Stress Sabotage Stories

(all names changed)

  • Sally worked late every night for weeks getting the numbers just right.   She was exhausted.  She knew the scenarios inside and out as she presented to the senior team.  When an executive questioned the methodology, she began to cry.  She knew the answer, but was too worked up to explain it.  After all that work, they remember the tears more than the results.
  • Joe is a seasoned sales manager who’s passionate about his vision and driven to win.  The competitor was gaining ground, and he was not happy.    He frantically called for more meetings and action plans.  He demanded improvement… loudly.  Stress rolled downhill.  The team spent more time explaining the problem than selling.  Results got worse.
  • Carol’s child was sick and the diagnosis was unclear.  She was afraid to tell her boss or to take time off during this critical time in the business.  She became distracted and dropped a few balls.  Not knowing the whole story, her boss concluded she didn’t care.
  • Frank was “too committed to take vacation.”  He worked long days and stayed connected every weekend.  He stopped exercising and started drinking too much coffee.  His cranky demeanor led his team to avoid telling him bad news  He didn’t learn that the project was in jeopardy until it was too late to fix it.
  • Brenda is the ultimate multi-tasker.  She gets a lot done, but she always seems frantic.  Despite her strong track record of results, she’s not getting promoted due to concerns of “executive presence.”

The Cleveland Clinic provides a good summary of the signs and symptoms of stress.   Hardly the conditions for elegant leadership.
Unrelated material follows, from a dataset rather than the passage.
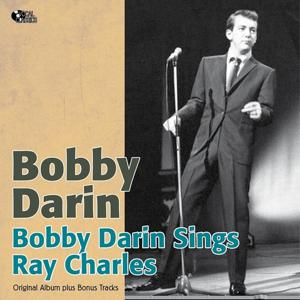 Bobby Darin Sings Ray Charles (Original Album Plus Bonus Tracks)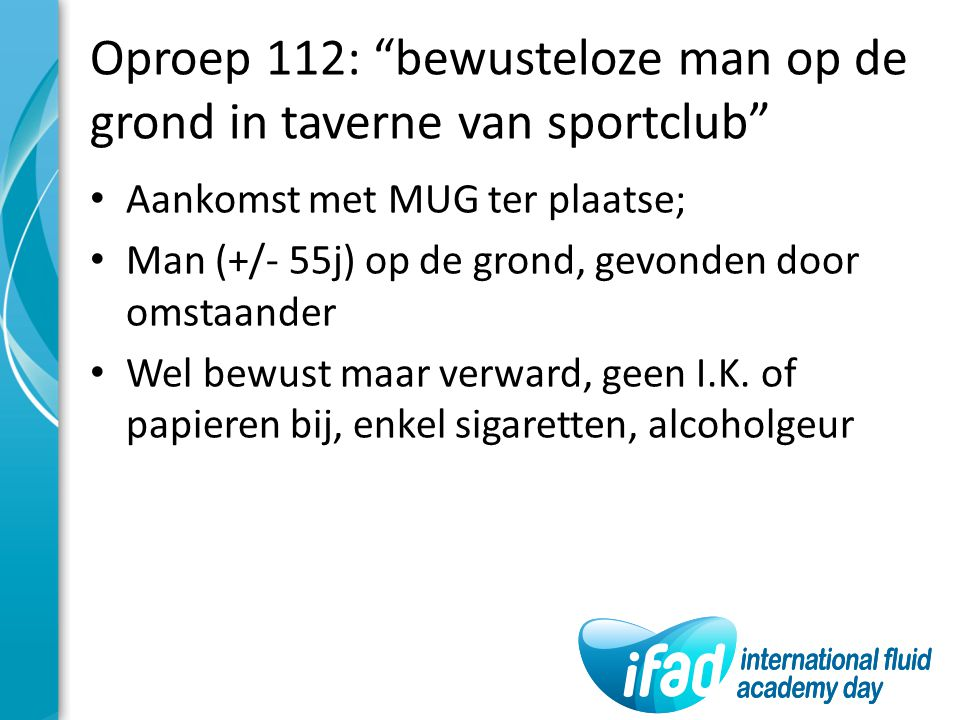 Oproep 112: bewusteloze man op de grond in taverne van sportclub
Physical Cognitive Emotional Behavioral
Headaches Difficulty concentrating Anger Increased alcohol use
Backaches Forgetfullness Anxiety Cigarette smoking
Chest tightness Worrying Depression Increased caffeine use
Fatigue Thoughts of death Poor self-esteem Drug use
Stomach cramps Poor attention to detail Moodiness Violence
Difficulty breathing Perfectionist tendencies Suspiciousness Overeating
Diarrhea Indecisiveness Guilt Weight gain or loss
Loss of sexual interest Feeling helpless Weeping Relationship conflict
Insomnia Catastrophizing (blowing things out of prorportion) Loss of motivation Decreased activity

It’s easy to think the way out of a stressful situation is to push harder, deeper, and work longer.  Taking the foot off your gas may get you further.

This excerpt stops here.